In an attempt to obtain fully functional cathode materials for zero-gap alkaline water electrolysis, Ni foam substrates with various pore diameters were modified through galvanostatic electrodeposition of Ni–Sn alloys as an easily scalable procedure. To optimize the production process for each substrate, Ni–Sn alloys were electrodeposited at five different constant current densities. The obtained cathodes were primarily subjected to hydrogen evolution in 1 M KOH to evaluate their activity, while the best-performing samples were further investigated in 30 wt % KOH at 70 °C in a three- and two-electrode arrangement. Detailed electrochemical impedance spectroscopy analysis of hydrogen evolution reaction (HER) conducted with a three electrode arrangement indicated two semicircles on the Nyquist plots that confirmed that the adsorption of intermediate (H_ads) is potential dependent. Relevant HER parameters such as exchange current density and relaxation time showed exceptional performance of optimized electrodes.
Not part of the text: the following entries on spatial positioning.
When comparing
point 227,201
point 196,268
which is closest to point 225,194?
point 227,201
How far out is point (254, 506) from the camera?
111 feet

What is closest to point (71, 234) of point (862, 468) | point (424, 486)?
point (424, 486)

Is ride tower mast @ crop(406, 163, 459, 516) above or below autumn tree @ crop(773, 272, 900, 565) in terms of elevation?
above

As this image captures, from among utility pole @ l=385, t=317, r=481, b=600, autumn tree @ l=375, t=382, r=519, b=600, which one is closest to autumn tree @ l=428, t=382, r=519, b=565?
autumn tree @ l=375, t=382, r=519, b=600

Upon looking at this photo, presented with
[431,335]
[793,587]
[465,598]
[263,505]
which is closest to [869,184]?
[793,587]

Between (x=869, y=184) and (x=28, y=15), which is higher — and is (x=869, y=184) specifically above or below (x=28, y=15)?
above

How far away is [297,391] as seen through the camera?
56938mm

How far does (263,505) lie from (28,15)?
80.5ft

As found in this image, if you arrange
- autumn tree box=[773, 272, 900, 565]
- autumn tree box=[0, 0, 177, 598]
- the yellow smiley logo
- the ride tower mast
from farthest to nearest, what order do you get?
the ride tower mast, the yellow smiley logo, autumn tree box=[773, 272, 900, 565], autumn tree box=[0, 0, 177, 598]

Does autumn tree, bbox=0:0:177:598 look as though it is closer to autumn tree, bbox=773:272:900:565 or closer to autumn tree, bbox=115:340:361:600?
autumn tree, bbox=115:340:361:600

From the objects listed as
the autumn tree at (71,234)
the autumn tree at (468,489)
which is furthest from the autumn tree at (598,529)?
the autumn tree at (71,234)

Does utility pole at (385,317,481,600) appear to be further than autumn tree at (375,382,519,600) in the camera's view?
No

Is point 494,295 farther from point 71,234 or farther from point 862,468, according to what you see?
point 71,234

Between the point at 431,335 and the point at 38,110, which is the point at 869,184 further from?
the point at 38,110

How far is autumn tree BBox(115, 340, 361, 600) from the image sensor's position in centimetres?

During zero-gap single cell tests with bare Ni foam used as the anode, onset voltages for Ni–Sn cathodes were around 1.64 V (for bare foams, 1.99 V), with cell voltage at 1 A cm^–2 being as low as 2.03 V (for bare foams, 2.57 V). The cathodes were also subjected to a long-term stability test, showing excellent activity preservation. Great stability, low cell voltage, and low production cost confirm their suitability for industrial applications. Top-view as well as cross-section electron microscopy analysis have shown that the entire foam surface was evenly covered with Ni–Sn coating. The composition of the investigated coatings was within the range of Ni_(1+x)Sn (0 < x < 0.5) metastable phase and practically independent of deposition current density. Aberration-corrected scanning transmission electron microscopy revealed that the so-called metastable phase is in fact the Ni₃Sn₂ phase, which is shown for the first time for electrodeposited Ni–Sn alloys.